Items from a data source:
'''
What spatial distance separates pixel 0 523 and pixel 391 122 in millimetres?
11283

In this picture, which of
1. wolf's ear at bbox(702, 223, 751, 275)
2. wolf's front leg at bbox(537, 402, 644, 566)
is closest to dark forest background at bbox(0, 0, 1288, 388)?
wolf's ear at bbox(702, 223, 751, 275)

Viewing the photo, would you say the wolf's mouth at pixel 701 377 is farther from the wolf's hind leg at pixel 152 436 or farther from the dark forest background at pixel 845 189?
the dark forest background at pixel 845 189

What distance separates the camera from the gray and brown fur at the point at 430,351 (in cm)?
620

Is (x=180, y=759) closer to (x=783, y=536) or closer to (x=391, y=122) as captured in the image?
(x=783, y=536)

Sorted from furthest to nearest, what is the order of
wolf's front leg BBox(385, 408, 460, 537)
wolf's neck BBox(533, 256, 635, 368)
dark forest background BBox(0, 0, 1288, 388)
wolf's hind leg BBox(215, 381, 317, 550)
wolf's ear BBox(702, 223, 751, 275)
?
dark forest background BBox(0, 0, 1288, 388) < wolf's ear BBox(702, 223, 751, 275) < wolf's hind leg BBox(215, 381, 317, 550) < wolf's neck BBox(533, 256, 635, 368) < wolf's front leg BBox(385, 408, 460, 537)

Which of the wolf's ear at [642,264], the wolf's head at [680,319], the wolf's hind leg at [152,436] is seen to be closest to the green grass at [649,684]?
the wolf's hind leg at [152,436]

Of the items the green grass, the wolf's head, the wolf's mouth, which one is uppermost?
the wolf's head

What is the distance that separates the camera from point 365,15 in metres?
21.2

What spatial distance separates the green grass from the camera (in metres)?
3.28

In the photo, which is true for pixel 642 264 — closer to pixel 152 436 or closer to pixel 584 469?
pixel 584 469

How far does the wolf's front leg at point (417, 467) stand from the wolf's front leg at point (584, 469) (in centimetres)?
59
'''
◆ SET EXERCISE
Copy all the entries verbatim.

◆ EXERCISE RESPONSE
What spatial distance separates pixel 0 523 and pixel 391 122 in millimetres?
11283

In this picture, which of
1. wolf's ear at bbox(702, 223, 751, 275)
2. wolf's front leg at bbox(537, 402, 644, 566)
is closest to dark forest background at bbox(0, 0, 1288, 388)?
wolf's ear at bbox(702, 223, 751, 275)

Viewing the photo, would you say the wolf's mouth at pixel 701 377 is farther from the wolf's hind leg at pixel 152 436 or farther from the dark forest background at pixel 845 189?
the dark forest background at pixel 845 189

What distance separates the camera from the gray and brown fur at the point at 430,351 (in cm)?
620

Is (x=180, y=759) closer to (x=783, y=536) or closer to (x=391, y=122) as captured in the image?
(x=783, y=536)

Sorted from furthest to nearest, what is the order of
wolf's front leg BBox(385, 408, 460, 537)
wolf's neck BBox(533, 256, 635, 368)
dark forest background BBox(0, 0, 1288, 388)
wolf's hind leg BBox(215, 381, 317, 550)
wolf's ear BBox(702, 223, 751, 275)
?
dark forest background BBox(0, 0, 1288, 388) < wolf's ear BBox(702, 223, 751, 275) < wolf's hind leg BBox(215, 381, 317, 550) < wolf's neck BBox(533, 256, 635, 368) < wolf's front leg BBox(385, 408, 460, 537)

Which of the wolf's ear at [642,264], the wolf's head at [680,319], the wolf's hind leg at [152,436] is seen to be closest to the green grass at [649,684]?
the wolf's hind leg at [152,436]

Of the items the green grass, the wolf's head, the wolf's mouth, which one is uppermost?
the wolf's head

What is the distance that separates the camera from point 365,15 in metres?
21.2

What spatial distance separates the green grass from the camera (in metres)?
3.28

In the photo, which is true for pixel 642 264 — closer to pixel 152 436 or closer to pixel 584 469?
pixel 584 469

How far does the wolf's front leg at point (417, 467) stand from the wolf's front leg at point (584, 469) (in centimetres)?
59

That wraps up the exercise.